I impressed him? “Seriously?” That was pretty awesome.
“Yeah.” He put my test down. “Go get some rest. I’ll see you in class in a couple days.”
“Thanks. And thank you for coming in today to let me get the test over with. I didn’t want it hanging over my head this weekend.”
“It’s no problem. I was already here grading the rest of the class’s tests.” He waved his hand over the pile.
“See you next week.” I gave him a wave and headed out.
When I got to the hallway, two guys were studying just across from the door. The same two guys that followed me into the building.
Weird.
I normally don’t notice people very much—or I didn’t think I did—but these guys we
re massive. They didn’t scare me exactly, but I wouldn’t want them following me into a darkened alley.
One of them looked up at me, and I gave them a nod before walking down the hall.
When I glanced back at them, they were quickly putting their books away.
They couldn’t be following me, could they?
I started moving faster for a second before rolling my eyes at my own craziness. There was no way those guys were following me. I’d never seen them before. Yes, they’d gotten there at the same time as me and were leaving at the same time as I was. But it was just a coincidence. Those happened all the time.
That was one of the things that my doctor and therapist worked on with me. I liked to read too much into things, and part of that was because of my brain injury.
I also developed a massive fear of the supernatural after my accident. My therapist thought that I didn’t like the unexplainable now because I couldn’t remember so much in my life. Which—in a way—made sense.
But just because those guys were tall, handsome, and built didn’t mean that they were supernatural. I was sure they didn’t get furry during the full moon. If I used those qualifications, then Dastien was a werewolf, too.
And if he was, I’d have to move.
But he wasn’t. He was just an abnormally handsome human.
I reached my car and looked behind me. The guys weren’t there. I’d been walking fast for no reason.
Paranoia was another side effect of my injury. I was suspicious of the weirdest things, but I was working around them.
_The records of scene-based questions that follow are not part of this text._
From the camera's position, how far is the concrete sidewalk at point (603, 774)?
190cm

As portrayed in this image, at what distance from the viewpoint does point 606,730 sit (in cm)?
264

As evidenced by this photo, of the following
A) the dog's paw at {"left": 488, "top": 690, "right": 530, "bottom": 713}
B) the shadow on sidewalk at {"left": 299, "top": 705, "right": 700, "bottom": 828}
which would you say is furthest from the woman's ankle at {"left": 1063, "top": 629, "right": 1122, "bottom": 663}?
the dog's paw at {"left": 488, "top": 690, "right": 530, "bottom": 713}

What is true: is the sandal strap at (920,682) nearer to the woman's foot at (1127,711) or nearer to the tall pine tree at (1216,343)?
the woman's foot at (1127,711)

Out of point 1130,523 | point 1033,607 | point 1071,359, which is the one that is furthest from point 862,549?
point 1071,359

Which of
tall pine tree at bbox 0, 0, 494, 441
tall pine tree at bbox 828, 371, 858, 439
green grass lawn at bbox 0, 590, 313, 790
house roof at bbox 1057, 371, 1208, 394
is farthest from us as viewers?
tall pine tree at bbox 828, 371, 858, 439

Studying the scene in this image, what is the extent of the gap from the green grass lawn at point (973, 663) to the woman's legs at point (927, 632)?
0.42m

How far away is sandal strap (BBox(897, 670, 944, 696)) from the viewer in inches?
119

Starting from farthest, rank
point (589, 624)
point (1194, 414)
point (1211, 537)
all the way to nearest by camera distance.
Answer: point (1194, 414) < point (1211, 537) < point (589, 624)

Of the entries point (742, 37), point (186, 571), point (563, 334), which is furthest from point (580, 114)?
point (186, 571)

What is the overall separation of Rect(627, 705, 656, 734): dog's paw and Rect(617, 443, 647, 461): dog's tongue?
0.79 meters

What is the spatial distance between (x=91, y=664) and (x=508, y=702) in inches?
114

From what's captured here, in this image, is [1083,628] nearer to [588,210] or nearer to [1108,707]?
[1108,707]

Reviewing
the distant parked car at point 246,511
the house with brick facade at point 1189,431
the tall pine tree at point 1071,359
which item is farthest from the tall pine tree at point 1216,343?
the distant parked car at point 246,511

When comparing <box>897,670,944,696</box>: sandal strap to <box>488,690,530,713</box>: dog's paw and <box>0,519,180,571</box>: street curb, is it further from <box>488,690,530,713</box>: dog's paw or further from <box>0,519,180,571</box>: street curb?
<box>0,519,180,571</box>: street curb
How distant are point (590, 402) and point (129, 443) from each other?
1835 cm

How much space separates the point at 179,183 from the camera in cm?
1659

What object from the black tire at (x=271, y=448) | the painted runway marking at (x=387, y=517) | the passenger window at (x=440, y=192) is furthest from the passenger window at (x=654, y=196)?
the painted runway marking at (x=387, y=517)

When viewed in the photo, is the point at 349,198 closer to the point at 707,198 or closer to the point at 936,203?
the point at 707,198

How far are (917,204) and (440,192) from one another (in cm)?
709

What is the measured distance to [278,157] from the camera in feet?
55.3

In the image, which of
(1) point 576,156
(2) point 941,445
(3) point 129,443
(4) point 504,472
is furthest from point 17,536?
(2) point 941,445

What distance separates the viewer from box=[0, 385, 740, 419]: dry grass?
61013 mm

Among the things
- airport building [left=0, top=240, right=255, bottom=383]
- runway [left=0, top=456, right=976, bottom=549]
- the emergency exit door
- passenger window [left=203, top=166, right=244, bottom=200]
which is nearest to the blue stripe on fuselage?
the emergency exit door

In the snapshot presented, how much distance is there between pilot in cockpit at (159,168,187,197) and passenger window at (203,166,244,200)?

As I drove home, I realized I needed to calm down. All this obsessing about being around Dastien was making my paranoia and fears worse. Somehow he triggered something in me, and that was okay. Maybe being with him would push me out of the plateau I’d been on for the last few months. I’d been in a serious funk. All I did was study—usually with Georgine—go to classes, and argue with my mother about whether I needed more trips to the doctor. She thought so, but I knew I was fine. Or as fine as I could get.